Kediler, köpekler bu günlerde gündemde…
Herkesin olduğu gibi neredeyse birçok kamu görevlisinin de bir kedisi ve köpeği var… İnsanların randevu ile girdikleri makam ve mevkilere kediler elini kolunu sallayarak giriyor ve protokol kurallarına tabi olmadan istedikleri yere oturdukları gibi makamların gerçek sahibi gibi davranıyorlar.
Kedilerin, köpeklerin kallavi tasmaları, süsleri, çeşit çeşit mamaları, vitaminleri var… Onları sokakta gezdiren, bakımlarını yapan çalışanları var…
Şimdi birde çipleri çıktı. İnsanlardan önce hayvanlara çip takılması uygulamasına geçildi.

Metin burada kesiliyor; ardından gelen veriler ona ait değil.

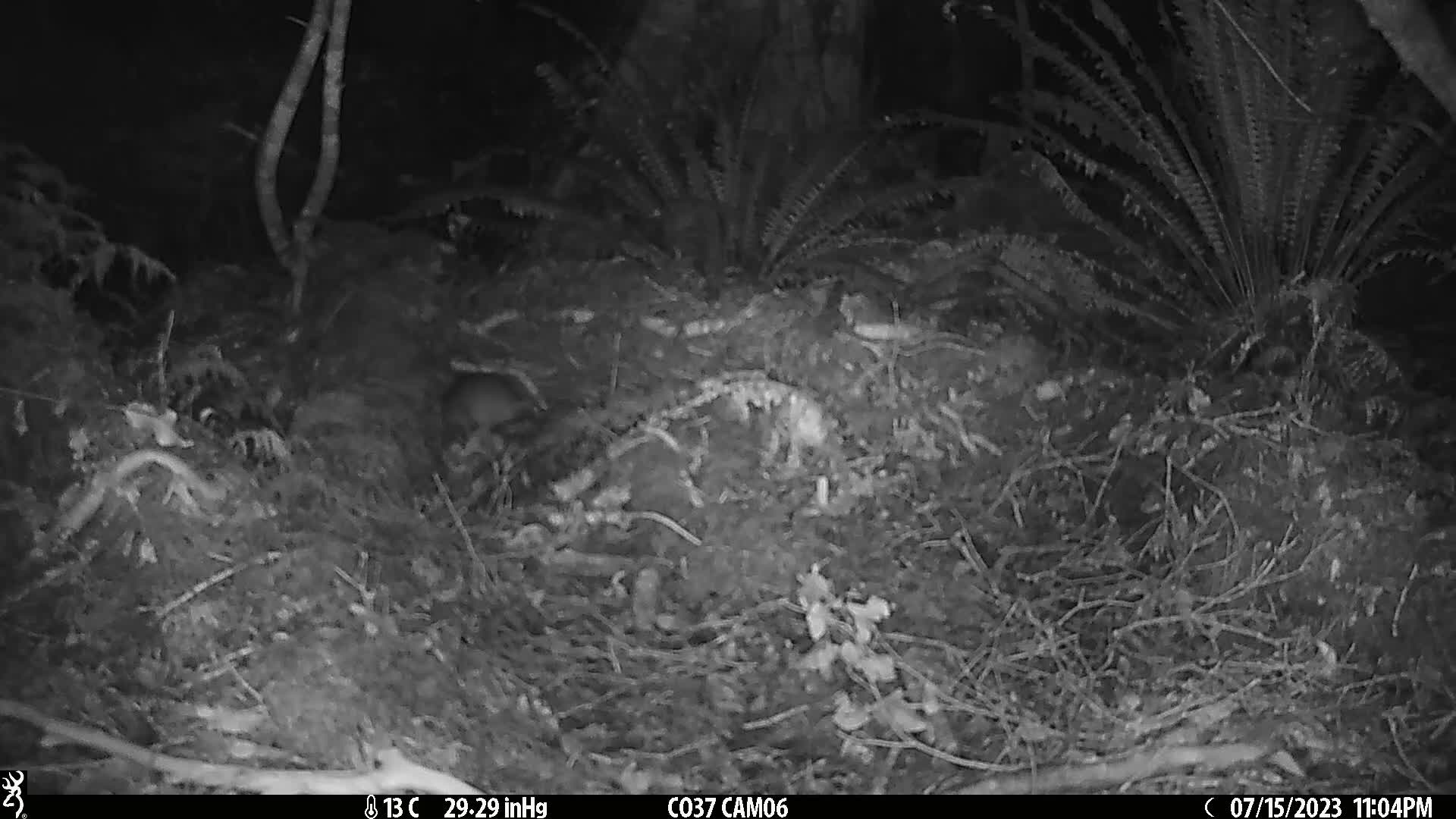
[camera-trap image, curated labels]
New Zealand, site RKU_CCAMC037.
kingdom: Animalia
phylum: Chordata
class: Mammalia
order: Rodentia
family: Muridae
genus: Rattus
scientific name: Rattus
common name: rat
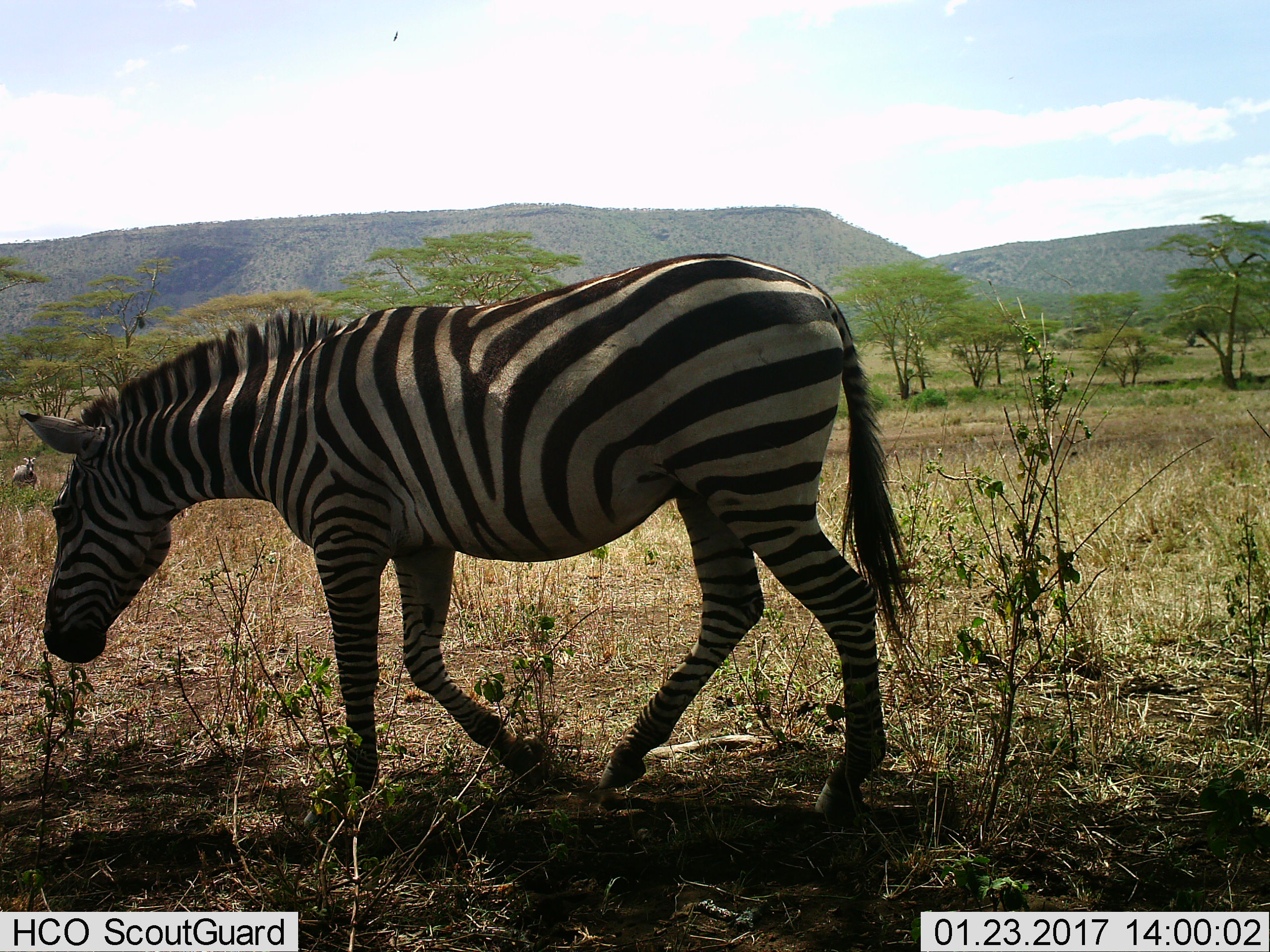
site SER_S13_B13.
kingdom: Animalia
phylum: Chordata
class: Mammalia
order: Perissodactyla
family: Equidae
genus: Equus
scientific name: Equus quagga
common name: plains zebra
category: zebraplains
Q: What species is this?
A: Zebraplains (plains zebra) (Equus quagga).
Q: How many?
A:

Geçildi geçilmesine ama işler biraz karıştı…Kedisini, köpeğini varisi kılacak kadar ileri derece hayvansever olanlardan birçoğu çip taktırmak zahmetine girmektense kedi ve köpeğini sokağa bırakmayı tercih etti.
İnsanoğlunun yaradılış özelliği, zoru gördüğü zaman aşk, sevgi gibi kavramları gözü görmüyor ve hemen kendisi için sıkıntılı olan veya olabilecek durumdan kurtulmak için tabana kuvvet vitesi ile eyleme geçiyor.
Her ne kadar yazımızın başlığı “Siyasetin kedisi ve maymunları” olsa da esas konumuz hayvanlar alemi olmadığı için iğnenin ucunu azda olsa törpüledikten sonra konumuza dönelim ve meseleyi anlaşılır kılmaya çalışalım.
Bu nedenle de hayvanlar aleminden keskin bir “U” dönüşü ile siyaset gündemine destursuz girmemek adına fabl türünde bir hikâye ile tatlı bir geçiş yapalım ki kimse kırılıp darılmasın veyahut da isteyen üstüne alınıp darılsın…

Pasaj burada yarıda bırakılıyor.